--- START SOURCE EXTRACT ---
Alejandro Rodriguez Jr (born March 21, 1993) is an American professional soccer player who plays for Wa All Stars FC in the Ghana Premier League. He plays as an attacking midfielder, and is also a winger. He is known for his combination of vision, passing, dribbling and technical ability.

Early career 
Rodriguez began his youth career under the guidance of Luis Carlos Perea, who represented Colombia at the 1990 FIFA World Cup and 1994 FIFA World Cup. Rodriguez played soccer at Felix Varela High School, representing the Vipers from 2007 to 2011. He won a National Championship with now head coach of FC Dallas Luchi Gonzalez. Rodriguez helped the Vipers to three State Final four appearances including a national championship in 2008, a state semifinal appearance in 2009, and state finalist in 2011. 

Rodriguez joined the Florida Atlantic University Men's soccer team for one season highlighted by scoring a last minute game winner vs Howard University in the 2011-2012 season.
--- END SOURCE EXTRACT ---
--- START DATA EXCERPTS ---
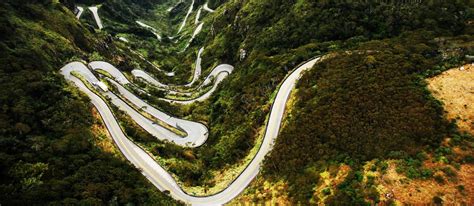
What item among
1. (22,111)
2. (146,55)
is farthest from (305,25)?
(146,55)

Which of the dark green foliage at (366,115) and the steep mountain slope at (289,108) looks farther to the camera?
the steep mountain slope at (289,108)

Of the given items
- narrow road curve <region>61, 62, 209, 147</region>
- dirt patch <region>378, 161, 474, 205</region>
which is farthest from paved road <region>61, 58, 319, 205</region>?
dirt patch <region>378, 161, 474, 205</region>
--- END DATA EXCERPTS ---
Write out the passage about soccer player Alejandro Rodriguez Jr in full, word for word.

**RESULT OF THE EXERCISE:**
Alejandro Rodriguez Jr (born March 21, 1993) is an American professional soccer player who plays for Wa All Stars FC in the Ghana Premier League. He plays as an attacking midfielder, and is also a winger. He is known for his combination of vision, passing, dribbling and technical ability.

Early career 
Rodriguez began his youth career under the guidance of Luis Carlos Perea, who represented Colombia at the 1990 FIFA World Cup and 1994 FIFA World Cup. Rodriguez played soccer at Felix Varela High School, representing the Vipers from 2007 to 2011. He won a National Championship with now head coach of FC Dallas Luchi Gonzalez. Rodriguez helped the Vipers to three State Final four appearances including a national championship in 2008, a state semifinal appearance in 2009, and state finalist in 2011. 

Rodriguez joined the Florida Atlantic University Men's soccer team for one season highlighted by scoring a last minute game winner vs Howard University in the 2011-2012 season.